Page text Block Start

Children cannot express certain complicated emotions through words because they haven’t mastered abstract reasoning.
Words are abstract because they are made up of symbols, whereas play is a concrete experience they are familiar with. Because children lack the ability to communicate clearly through words, play is a more comfortable medium that can help bridge the gap between their concrete experiences and abstract thoughts.
When children are with a licensed clinician, they are not “just playing,” although to them… yes, it may feel like it. Rather, they are communicating and working through challenges in their life in expressive ways that meet their current level of brain development. Our clinicians speak your child’s language–understanding concerns from the child’s perspective and helping them develop skills in a safe space to work through them.
Often, children are not aware they are learning and growing in the moment because it does feel like play. Parallel to “just talking” for adult sessions–play is a child’s language. Just as an adult talking to a friend is not the same as seeing a clinician, your child playing in the therapeutic playroom is not the same as them playing at home or with friends. When an adult or a child is with a licensed clinician, the clinician has been trained to create an environment that allows for therapeutic growth.
Think of us as translators who can understand and speak to your child in a way that you have simply not yet learned. Together, we’ll teach you various tools so that you begin to speak directly to your child’s unique needs–bringing about more connection and harmony for your family.
Play therapy offers a safe place for children to work through difficulties they are experiencing in their lives without the threat of real-life consequences.

Page text Block End
Supplied records Block Start

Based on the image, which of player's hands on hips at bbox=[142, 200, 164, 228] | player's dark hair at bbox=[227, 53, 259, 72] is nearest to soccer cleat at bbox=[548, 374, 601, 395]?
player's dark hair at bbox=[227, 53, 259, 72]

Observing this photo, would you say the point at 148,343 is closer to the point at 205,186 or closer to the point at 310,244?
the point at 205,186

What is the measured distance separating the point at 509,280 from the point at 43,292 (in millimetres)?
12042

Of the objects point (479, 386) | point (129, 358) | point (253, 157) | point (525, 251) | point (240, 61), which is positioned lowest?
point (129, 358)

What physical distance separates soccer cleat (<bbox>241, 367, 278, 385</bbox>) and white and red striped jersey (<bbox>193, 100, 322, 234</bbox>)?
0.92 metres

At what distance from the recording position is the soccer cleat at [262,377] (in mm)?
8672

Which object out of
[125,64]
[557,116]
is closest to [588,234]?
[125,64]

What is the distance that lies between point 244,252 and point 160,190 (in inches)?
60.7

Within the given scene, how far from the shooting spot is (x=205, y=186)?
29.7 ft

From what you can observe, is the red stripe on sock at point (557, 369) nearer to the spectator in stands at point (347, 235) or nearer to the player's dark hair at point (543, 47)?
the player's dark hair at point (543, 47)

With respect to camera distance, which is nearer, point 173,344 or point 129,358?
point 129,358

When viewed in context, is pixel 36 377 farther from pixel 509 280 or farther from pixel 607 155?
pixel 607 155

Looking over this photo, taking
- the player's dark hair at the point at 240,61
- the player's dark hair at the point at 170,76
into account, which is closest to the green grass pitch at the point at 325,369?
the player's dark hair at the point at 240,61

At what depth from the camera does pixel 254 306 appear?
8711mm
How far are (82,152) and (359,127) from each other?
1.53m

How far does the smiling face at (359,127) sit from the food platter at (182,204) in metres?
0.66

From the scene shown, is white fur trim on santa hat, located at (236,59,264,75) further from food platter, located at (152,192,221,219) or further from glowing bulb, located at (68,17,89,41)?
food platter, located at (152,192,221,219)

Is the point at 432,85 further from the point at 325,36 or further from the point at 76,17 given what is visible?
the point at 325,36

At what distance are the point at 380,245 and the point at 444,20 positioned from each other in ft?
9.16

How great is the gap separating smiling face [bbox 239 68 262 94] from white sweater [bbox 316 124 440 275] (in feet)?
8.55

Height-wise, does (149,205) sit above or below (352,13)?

Supplied records Block End

*Task item A*: According to the play therapy text, why can't children express certain complicated emotions through words?
*Task item B*: Please give the stretch of the play therapy text from "Children cannot express" through "and abstract thoughts." again, switching "medium" to "means".
The rows are separate material and have no connection to the play therapy text.

*Written answer A*: Because they haven't mastered abstract reasoning.

*Written answer B*:
Children cannot express certain complicated emotions through words because they haven’t mastered abstract reasoning.
Words are abstract because they are made up of symbols, whereas play is a concrete experience they are familiar with. Because children lack the ability to communicate clearly through words, play is a more comfortable means that can help bridge the gap between their concrete experiences and abstract thoughts.